SUPPLIED PASSAGE →
-=-=-

Life and commerce on the goldfields of New Zealand and Australia

Edited by Lloyd Carpenter & Lyndon Fraser

Rushing for Gold cover imageThe book

Rushing for Gold is the first book to take a trans-Tasman look at the nineteenth-century phenomenon that was the gold rushes in Australia and New Zealand. It explores links between the rushes, particularly those in Victoria and Otago, to show that they were strongly intertwined affairs.

The book brings together contributions from both experienced and newly emergent researchers, who together provide a close examination of miners' migration patterns, ethnicities and merchant networks.

The contributors' insightful analyses and narrative accounts of the places, commerce and heritage of the rushes reveal a pantheon of characters, from merchants, hoteliers, financiers and policemen to vagrants, sly-groggers and entertainers, not to mention women, all of whom prompted and populate the mythology of the era, which this book does much to unravel and rewrite.

-=-=-

DATA →
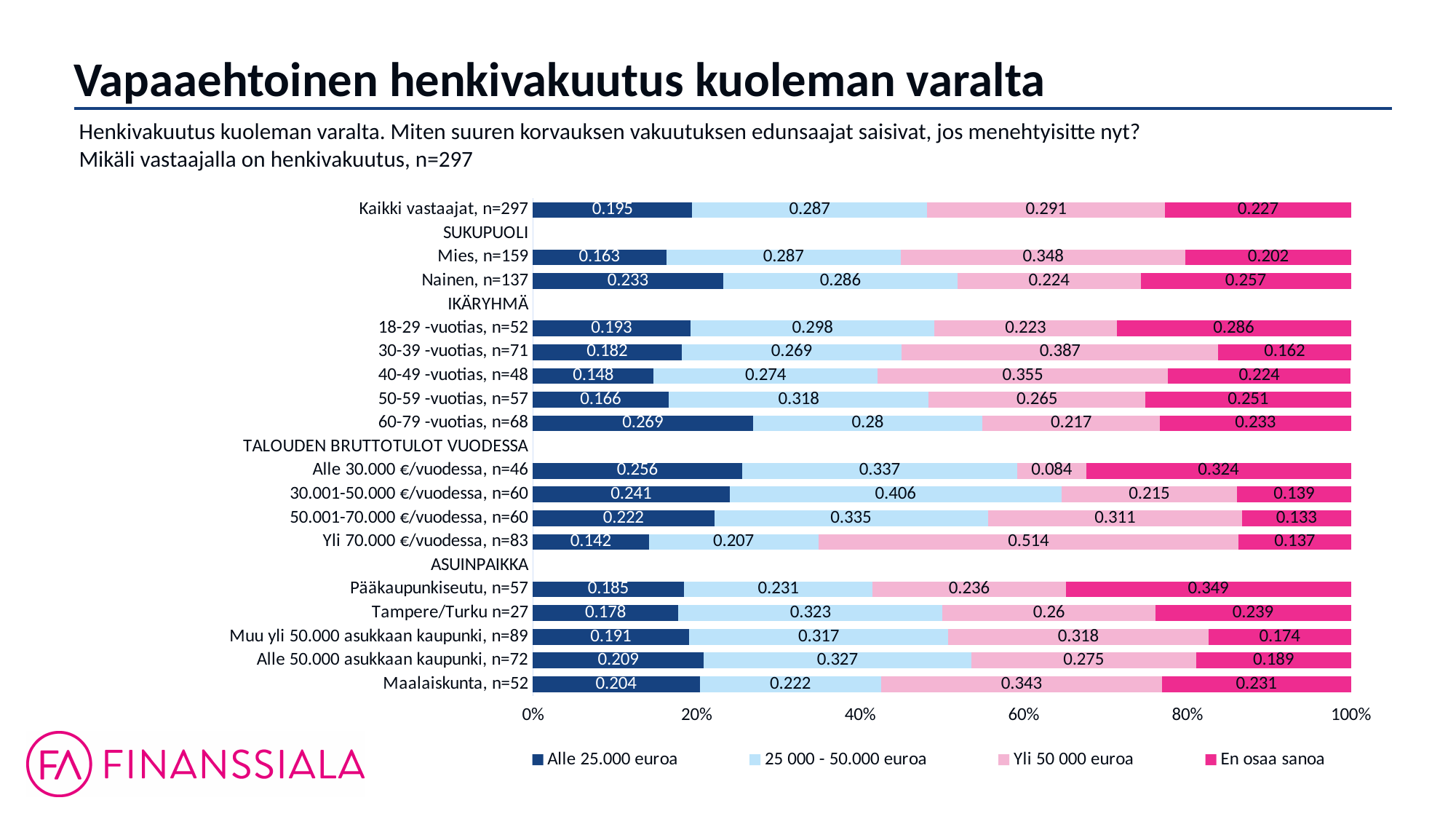
How many series does the legend list? 4 What is the title of the slide? Vapaaehtoinen henkivakuutus kuoleman varalta Which has the larger 'En osaa sanoa' value: 'Pääkaupunkiseutu, n=57' or 'Maalaiskunta, n=52'? Pääkaupunkiseutu, n=57 What is the value of 'En osaa sanoa' for 'Pääkaupunkiseutu, n=57'? 0.349 What kind of chart is shown on the slide? Stacked bar chart Which category has the highest value for 'Alle 25.000 euroa'? 60-79 -vuotias, n=68 What is the difference between the 'Alle 25.000 euroa' values for 'Nainen, n=137' and 'Mies, n=159'? 0.07 What is the value of '25 000 - 50.000 euroa' for '30.001-50.000 €/vuodessa, n=60'? 0.406 Which category has the lowest value for 'Yli 50 000 euroa'? Alle 30.000 €/vuodessa, n=46 Which category has the highest value for 'Yli 50 000 euroa'? Yli 70.000 €/vuodessa, n=83 What is the value of 'Alle 25.000 euroa' for '60-79 -vuotias, n=68'? 0.269 What is the value of 'Yli 50 000 euroa' for 'Yli 70.000 €/vuodessa, n=83'? 0.514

-=-=-

WORK INSTRUCTION 1 → Reproduce verbatim the part of the gold rush book description that runs from "Rushing for Gold cover" up to and including "unravel and rewrite.".
WORK INSTRUCTION 2 → According to the gold rush book description, which two rushes does the book link most closely?
WORK INSTRUCTION 3 → Extend the gold rush book description, starting after its last sentence.

RESPONSE 1 →
Rushing for Gold cover imageThe book

Rushing for Gold is the first book to take a trans-Tasman look at the nineteenth-century phenomenon that was the gold rushes in Australia and New Zealand. It explores links between the rushes, particularly those in Victoria and Otago, to show that they were strongly intertwined affairs.

The book brings together contributions from both experienced and newly emergent researchers, who together provide a close examination of miners' migration patterns, ethnicities and merchant networks.

The contributors' insightful analyses and narrative accounts of the places, commerce and heritage of the rushes reveal a pantheon of characters, from merchants, hoteliers, financiers and policemen to vagrants, sly-groggers and entertainers, not to mention women, all of whom prompted and populate the mythology of the era, which this book does much to unravel and rewrite.

RESPONSE 2 → The rushes in Victoria and Otago.

RESPONSE 3 →
The editors

A former teacher, insurance manager, sales manager and Salvation Army officer, LLOYD CARPENTER returned to the University of Canterbury in 2008 and emerged with a PhD on a subject he has loved since his youth: the Central Otago gold rush. In 2014 he was appointed to teach Māori Studies at Lincoln University, where he specialises in the history of the Treaty of Waitangi, bicultural engagement and modern Māori culture. In 2016 Lloyd will be a visiting fellow of Cambridge University's Faculty of History.

LYNDON FRASER is an associate professor of history at the University of Canterbury and a research fellow at the Canterbury Museum. His recent publications include A Distant Shore: Irish migration and New Zealand settlement(OUP, 2000); Castles of Gold: A history of the West Coast Irish (OUP, 2007), which won the J.W. Sherrard Award for New Zealand Regional and Local History; and Far from 'Home': The English in New Zealand (OUP, 2012), co-edited with Angela McCarthy.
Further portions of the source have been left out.